In this Issue:

The Rockley Report Current Issue Home Page

Gaining Management Support

XML and DTDs: The Buy vs Build Argument

Steve Manning, The Rockley Group

When deciding to adopt XML as an authoring standard/backbone, one has to consider the question, "Do we need to create our own DTD?" Some will tell you that there are ready-made DTDs out there for you to grab and use. Others will tell you that you must either start from scratch or forget about it. So what's the answer? Here are the pluses and minuses in the Buy vs. Build debate to help you decide what makes sense for you and get the DTD you need.

It's a common question for anyone contemplating a move to XML: "Do we need to create our own DTD?" The answer, guaranteed to frustrate you is, "Maybe ... maybe not."

You have 4 choices:

  • Build your own DTD from scratch
  • Adopt an existing (possibly industry-standard) DTD as is
  • Modify an existing DTD
  • Create your own DTD as a layer on top of an existing/industry standard DTD

What's available

Let's start by discussing what's available. DTD is used here to represent any predefined, "validatable" structure. That is, the structure could be a DTD (XML or SGML), or it could be a schema (the XML-based equivalent to the DTD). Both types of structures are readily available for use.

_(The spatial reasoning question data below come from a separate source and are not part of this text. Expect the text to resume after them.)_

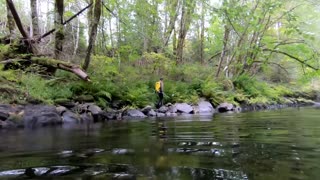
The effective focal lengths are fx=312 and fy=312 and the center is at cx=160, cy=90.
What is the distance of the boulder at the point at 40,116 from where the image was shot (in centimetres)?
862

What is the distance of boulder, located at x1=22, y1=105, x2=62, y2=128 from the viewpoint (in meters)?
8.62

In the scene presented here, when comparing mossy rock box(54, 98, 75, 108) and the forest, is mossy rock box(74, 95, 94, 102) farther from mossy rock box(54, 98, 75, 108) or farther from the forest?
mossy rock box(54, 98, 75, 108)

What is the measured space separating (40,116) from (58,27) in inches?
168

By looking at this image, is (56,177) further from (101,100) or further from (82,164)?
(101,100)

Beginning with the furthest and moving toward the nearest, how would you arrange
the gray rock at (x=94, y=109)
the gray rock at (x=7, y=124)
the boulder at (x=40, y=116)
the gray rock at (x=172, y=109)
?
the gray rock at (x=172, y=109)
the gray rock at (x=94, y=109)
the boulder at (x=40, y=116)
the gray rock at (x=7, y=124)

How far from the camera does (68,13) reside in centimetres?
1709

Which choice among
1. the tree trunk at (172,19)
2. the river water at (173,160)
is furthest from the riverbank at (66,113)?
the tree trunk at (172,19)

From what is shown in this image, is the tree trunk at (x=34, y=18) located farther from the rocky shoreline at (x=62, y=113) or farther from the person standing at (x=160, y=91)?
the person standing at (x=160, y=91)

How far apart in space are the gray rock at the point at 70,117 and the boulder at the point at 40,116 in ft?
0.59

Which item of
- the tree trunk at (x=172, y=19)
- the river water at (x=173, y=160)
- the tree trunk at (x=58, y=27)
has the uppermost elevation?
the tree trunk at (x=172, y=19)

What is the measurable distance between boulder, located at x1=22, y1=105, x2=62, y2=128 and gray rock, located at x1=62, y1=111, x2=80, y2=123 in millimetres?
178

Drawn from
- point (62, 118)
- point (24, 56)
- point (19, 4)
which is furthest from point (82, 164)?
point (19, 4)

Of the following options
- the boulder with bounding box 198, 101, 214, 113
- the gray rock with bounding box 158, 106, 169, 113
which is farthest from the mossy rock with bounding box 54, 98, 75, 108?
the boulder with bounding box 198, 101, 214, 113

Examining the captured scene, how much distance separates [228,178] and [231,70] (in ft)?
70.5
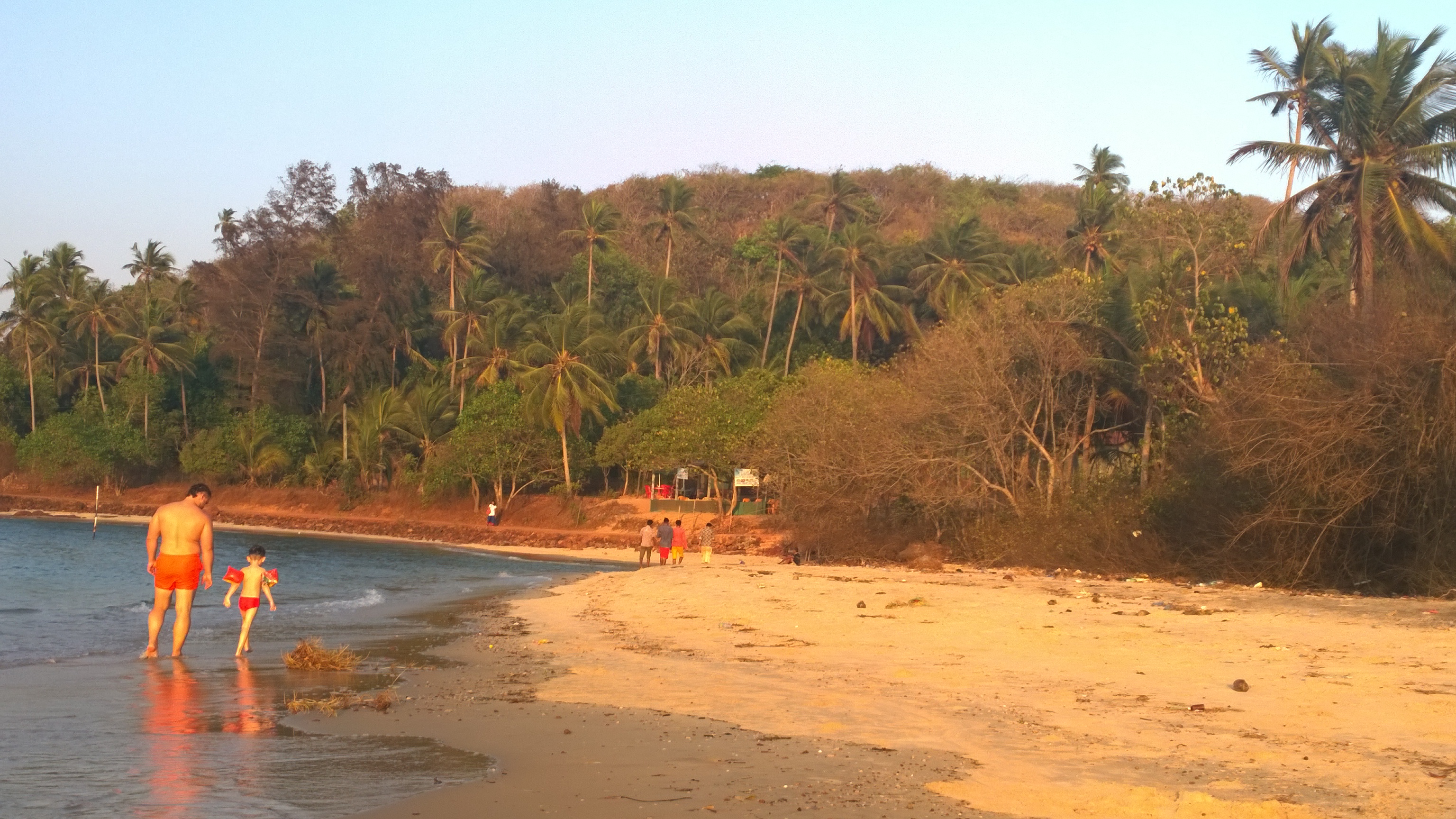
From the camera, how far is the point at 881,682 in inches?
431

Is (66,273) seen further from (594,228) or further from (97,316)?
(594,228)

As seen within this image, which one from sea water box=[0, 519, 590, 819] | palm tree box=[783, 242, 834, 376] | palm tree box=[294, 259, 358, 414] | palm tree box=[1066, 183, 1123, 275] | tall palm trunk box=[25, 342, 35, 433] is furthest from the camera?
tall palm trunk box=[25, 342, 35, 433]

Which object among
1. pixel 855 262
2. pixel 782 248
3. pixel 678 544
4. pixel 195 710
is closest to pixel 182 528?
pixel 195 710

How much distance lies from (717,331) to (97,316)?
35.7 meters

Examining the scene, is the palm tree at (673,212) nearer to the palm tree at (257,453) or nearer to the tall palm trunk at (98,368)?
the palm tree at (257,453)

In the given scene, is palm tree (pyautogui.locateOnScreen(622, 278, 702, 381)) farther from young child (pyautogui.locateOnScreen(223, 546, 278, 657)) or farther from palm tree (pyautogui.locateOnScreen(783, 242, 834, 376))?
young child (pyautogui.locateOnScreen(223, 546, 278, 657))

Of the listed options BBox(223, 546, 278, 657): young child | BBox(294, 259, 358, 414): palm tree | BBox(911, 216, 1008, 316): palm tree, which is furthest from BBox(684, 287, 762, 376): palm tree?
BBox(223, 546, 278, 657): young child

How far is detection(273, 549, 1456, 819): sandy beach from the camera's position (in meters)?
6.89

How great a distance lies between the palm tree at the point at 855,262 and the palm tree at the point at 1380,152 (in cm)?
3119

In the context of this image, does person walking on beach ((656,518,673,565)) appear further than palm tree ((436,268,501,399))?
No

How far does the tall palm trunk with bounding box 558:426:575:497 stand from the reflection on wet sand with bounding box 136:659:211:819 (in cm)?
4228

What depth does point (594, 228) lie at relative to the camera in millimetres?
67938

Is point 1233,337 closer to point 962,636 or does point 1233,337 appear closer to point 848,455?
point 848,455

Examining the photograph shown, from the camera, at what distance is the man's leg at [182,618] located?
41.8 ft
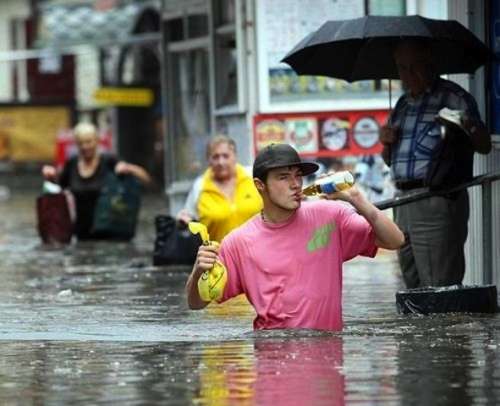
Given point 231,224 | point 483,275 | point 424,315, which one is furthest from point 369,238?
point 231,224

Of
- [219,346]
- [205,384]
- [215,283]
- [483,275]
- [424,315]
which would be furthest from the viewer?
[483,275]

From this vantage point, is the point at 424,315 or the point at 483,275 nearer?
the point at 424,315

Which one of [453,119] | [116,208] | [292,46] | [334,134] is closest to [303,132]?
[334,134]

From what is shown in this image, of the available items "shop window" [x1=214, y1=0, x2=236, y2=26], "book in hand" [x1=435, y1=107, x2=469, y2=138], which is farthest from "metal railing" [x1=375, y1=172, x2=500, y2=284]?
"shop window" [x1=214, y1=0, x2=236, y2=26]

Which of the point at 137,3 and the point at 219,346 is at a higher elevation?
the point at 137,3

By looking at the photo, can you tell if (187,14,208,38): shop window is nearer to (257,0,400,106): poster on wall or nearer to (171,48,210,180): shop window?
(171,48,210,180): shop window

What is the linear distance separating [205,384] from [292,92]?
30.4ft

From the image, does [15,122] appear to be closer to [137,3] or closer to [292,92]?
[137,3]

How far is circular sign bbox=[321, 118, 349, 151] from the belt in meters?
5.74

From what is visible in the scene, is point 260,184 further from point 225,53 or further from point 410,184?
point 225,53

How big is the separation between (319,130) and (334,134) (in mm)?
148

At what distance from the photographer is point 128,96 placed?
42.8 m

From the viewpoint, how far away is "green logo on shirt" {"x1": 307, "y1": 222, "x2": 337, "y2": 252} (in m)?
9.26

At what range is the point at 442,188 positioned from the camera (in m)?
11.2
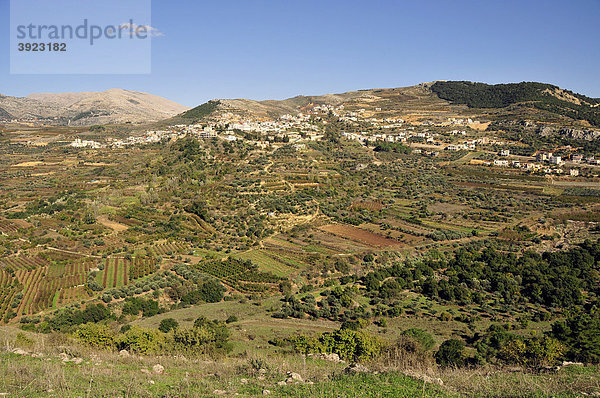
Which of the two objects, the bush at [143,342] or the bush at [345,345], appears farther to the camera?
the bush at [345,345]

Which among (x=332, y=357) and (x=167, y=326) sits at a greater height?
(x=332, y=357)

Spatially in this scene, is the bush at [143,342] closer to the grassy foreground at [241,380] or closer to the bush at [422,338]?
the grassy foreground at [241,380]

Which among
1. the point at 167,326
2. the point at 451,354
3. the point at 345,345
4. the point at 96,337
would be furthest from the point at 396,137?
the point at 96,337

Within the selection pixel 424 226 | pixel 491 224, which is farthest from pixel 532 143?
pixel 424 226

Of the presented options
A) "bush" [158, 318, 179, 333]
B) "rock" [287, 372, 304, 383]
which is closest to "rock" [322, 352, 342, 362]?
"rock" [287, 372, 304, 383]

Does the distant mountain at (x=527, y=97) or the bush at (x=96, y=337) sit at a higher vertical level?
the distant mountain at (x=527, y=97)

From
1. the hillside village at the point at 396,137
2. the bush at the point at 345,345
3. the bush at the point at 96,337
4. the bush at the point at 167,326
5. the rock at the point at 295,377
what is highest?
the hillside village at the point at 396,137

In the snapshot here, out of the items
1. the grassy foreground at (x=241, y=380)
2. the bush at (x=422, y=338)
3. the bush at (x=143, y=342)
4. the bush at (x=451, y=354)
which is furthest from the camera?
the bush at (x=422, y=338)

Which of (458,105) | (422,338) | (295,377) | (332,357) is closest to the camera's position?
(295,377)

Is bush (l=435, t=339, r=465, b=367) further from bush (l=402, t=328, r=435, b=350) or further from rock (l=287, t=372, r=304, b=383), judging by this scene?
rock (l=287, t=372, r=304, b=383)

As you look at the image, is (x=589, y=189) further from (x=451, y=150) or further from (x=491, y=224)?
(x=451, y=150)

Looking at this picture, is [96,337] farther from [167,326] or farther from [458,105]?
[458,105]

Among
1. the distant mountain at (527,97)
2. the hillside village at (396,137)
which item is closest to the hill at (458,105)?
the distant mountain at (527,97)

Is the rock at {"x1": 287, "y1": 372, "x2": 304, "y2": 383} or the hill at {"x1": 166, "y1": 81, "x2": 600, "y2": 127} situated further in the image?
the hill at {"x1": 166, "y1": 81, "x2": 600, "y2": 127}
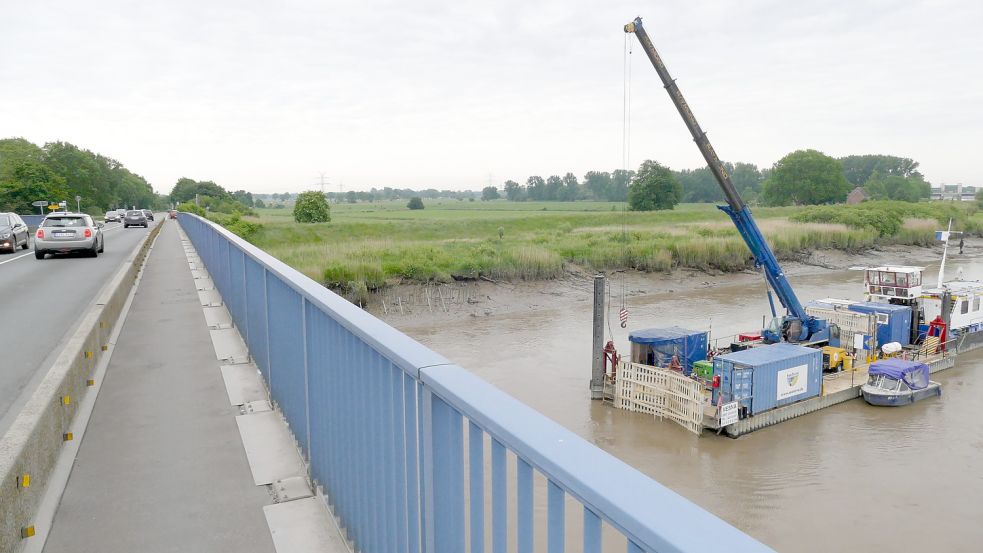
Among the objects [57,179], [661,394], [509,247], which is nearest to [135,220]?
[509,247]

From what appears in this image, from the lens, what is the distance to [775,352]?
21156 mm

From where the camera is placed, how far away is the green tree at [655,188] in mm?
114188

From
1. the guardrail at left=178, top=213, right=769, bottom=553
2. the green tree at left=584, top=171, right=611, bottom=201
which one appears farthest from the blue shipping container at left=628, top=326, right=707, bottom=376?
the green tree at left=584, top=171, right=611, bottom=201

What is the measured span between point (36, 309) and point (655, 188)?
4291 inches

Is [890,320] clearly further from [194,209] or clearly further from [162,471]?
[194,209]

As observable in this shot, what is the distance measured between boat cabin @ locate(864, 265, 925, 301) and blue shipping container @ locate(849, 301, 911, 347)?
71cm

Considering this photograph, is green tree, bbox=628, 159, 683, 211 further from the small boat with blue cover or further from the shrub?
the small boat with blue cover

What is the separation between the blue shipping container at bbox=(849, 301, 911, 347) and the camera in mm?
25469

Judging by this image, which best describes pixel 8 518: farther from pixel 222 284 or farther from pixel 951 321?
pixel 951 321

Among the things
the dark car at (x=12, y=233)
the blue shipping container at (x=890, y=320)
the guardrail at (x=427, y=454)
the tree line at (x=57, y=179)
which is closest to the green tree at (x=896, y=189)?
the blue shipping container at (x=890, y=320)

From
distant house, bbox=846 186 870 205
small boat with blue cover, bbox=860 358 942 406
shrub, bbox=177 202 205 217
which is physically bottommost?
small boat with blue cover, bbox=860 358 942 406

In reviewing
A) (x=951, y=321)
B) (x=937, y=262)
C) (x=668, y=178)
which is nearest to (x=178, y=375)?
(x=951, y=321)

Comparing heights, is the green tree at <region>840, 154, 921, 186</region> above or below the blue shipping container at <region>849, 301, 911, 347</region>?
above

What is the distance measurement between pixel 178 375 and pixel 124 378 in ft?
1.54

Note that you don't necessarily have to buy a DTD to use it. There are many DTDs that are available as open source DTDs and schemas, available for you to use for free. To get an idea of just how many, surf the Applications section of the Cover Pages (xml.coverpages.org) to see a rough list. Or, go to xml.schemas.org and see what's available there.

For technical writers, a couple of the noteworthy structures are the Darwin Information Typing Architecture (DITA) and DocBook.

DITA

DITA gives you the building blocks for creating your own topic-based markup and is described as follows:

The Darwin Information Typing Architecture (DITA) is an XML-based, end-to-end architecture for authoring, producing, and delivering technical information. This architecture consists of a set of design principles for creating "information-typed" modules at a topic level and for using that content in delivery modes such as online help and product support portals on the Web. [1]

DocBook

DocBook works out of the box and it comes in a couple of different forms (full and simplified) and with a suite of stylesheets. DocBook is defined as follows:

DocBook is a DTD maintained by the DocBook Technical Committee of OASIS. It is particularly well suited to books and papers about computer hardware and software (though it is by no means limited to these applications). [2]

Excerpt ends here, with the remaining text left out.